The article in the Manchester Guardian included a condensed history of the dispute at Edinburgh, beginning with the conversion to homeopathy of William Henderson, a Professor of General Pathology at the University of Edinburgh, who was tasked to condemn homeopathy, but ended up a staunch advocate, becoming very influential in homeopathy, and debating many times with his professional colleague James Young Simpson.
James Young Simpson in his Homoeopathy: its tenets and tendencies, openly accused Thomas Roupell Everest of preaching homeopathy from the pulpit, asking plaintifly if the Clergy would allow Unitarians, Mormons or Mohammedens to preach their beliefs so? James Young Simpson accused John Rutherford Russell of using the Association for the Protection of Homeopathic Students and Practitioners to promote homeopathy ‘on the cheap’. William Henderson wrote Homeopathy Fairly Represented as a direct rebuttal of James Young Simpson’s attack on homeopathy.
The article in the Manchester Guardian continued, explaining that Robert Douglas Hale had been alerted to the prejudice against homeopathy in Edinburgh, and had transferred to St. Andrews to obtain his graduation diploma, resulting in demand that he return it, which he did not, though he was forced to leave the town.
The homeopathic practitioners in Manchester decided that enough was enough, and they proceeded to protest against a minority of allopaths deciding to issue ‘laws’ of practice and force them on the whole profession of medicine. A public meeting was held in Manchester, where William Armitage, Henry Dixon, Richard Durnford, William Philip Harrison, Walter R Johnson, George Stevenson Knowles, Alfred Crosby Pope, William W Scholefield, Charles Caulfield Tuckey, Arthur de Noe Walker and many others, decided that homeopathy required the protection of a Royal Charter or a Legal Enactment to protect it from their enemies, and they proposed that a Branch of the General Association for the Protection of Homeopathic Students and Practitioners be immediately set in motion, noting that in London an Association for the Protection of Homeopathic Students and Practitioners was already up and functioning.
The members of the London Association for the Protection of Homeopathic Students and Practitioners included George Edward Allshorn, George Atkin, Francis Black, James Dore Blake, James Chapman, John Chapman, Paul Francois Curie, John James Drysdale, Robert Ellis Dudgeon, George Fearon, Edward Hamilton, William Hering, C B Kerr, William Kingdon, Joseph Laurie, Thomas Robinson Leadam, William MacDonald, Richard Robert Madden, John Edward Norton, John Ozanne, John Rutherford Russell, David Wilson and many others. The London Association for the Protection of Homeopathic Students and Practitioners declared:
- That immediate steps to enlist members to the friends of Homeopathy be made.

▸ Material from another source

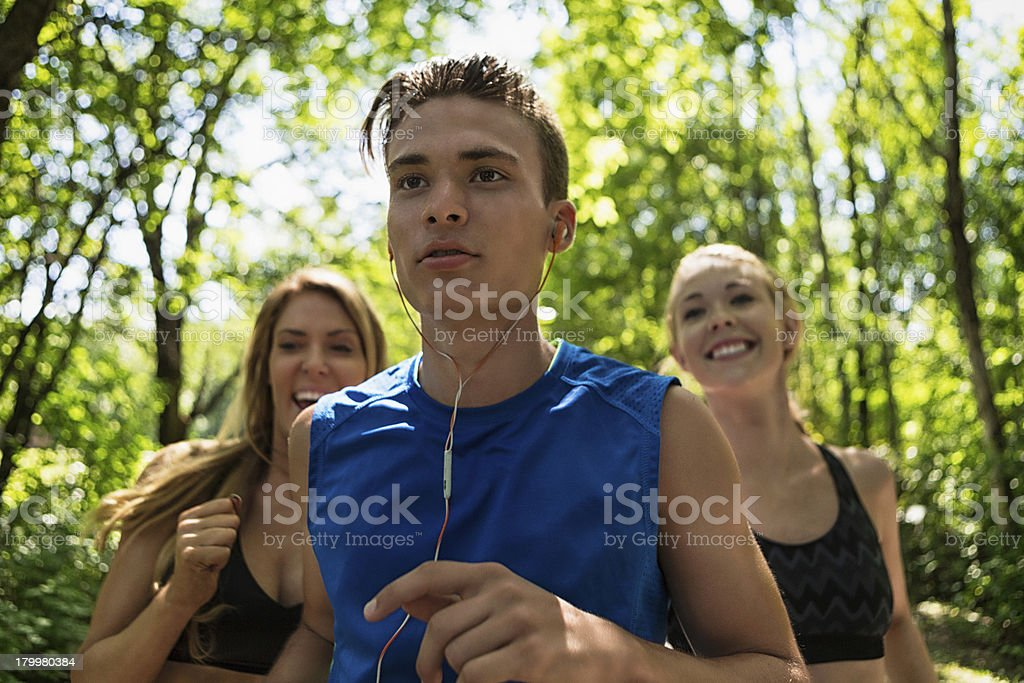 Man Jogging In Front Of Woman royalty-free stock photo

- That a circular be issued to enlist support for homeopathy.
- That a committee be formed.
- That tracts and pamphlets be issued to inform the public of the practices of allopaths to defame homeopathy.
- That other measures be taken to protect homeopathy.
- That local committees be formed in every town where there is a homeopath.
- That Robert Ellis Dudgeon be appointed to the committe to oversee events.
- That a secretary be appointed.
Within weeks, branches of the Association for the Protection of Homeopathic Students and Practitioners were set up in Bath, Brighton, Dublin, Edinburgh, Wickwar and reports of other branches’ formation came in daily to the British Journal of Homeopathy, and the following resolutions were inserted into the press.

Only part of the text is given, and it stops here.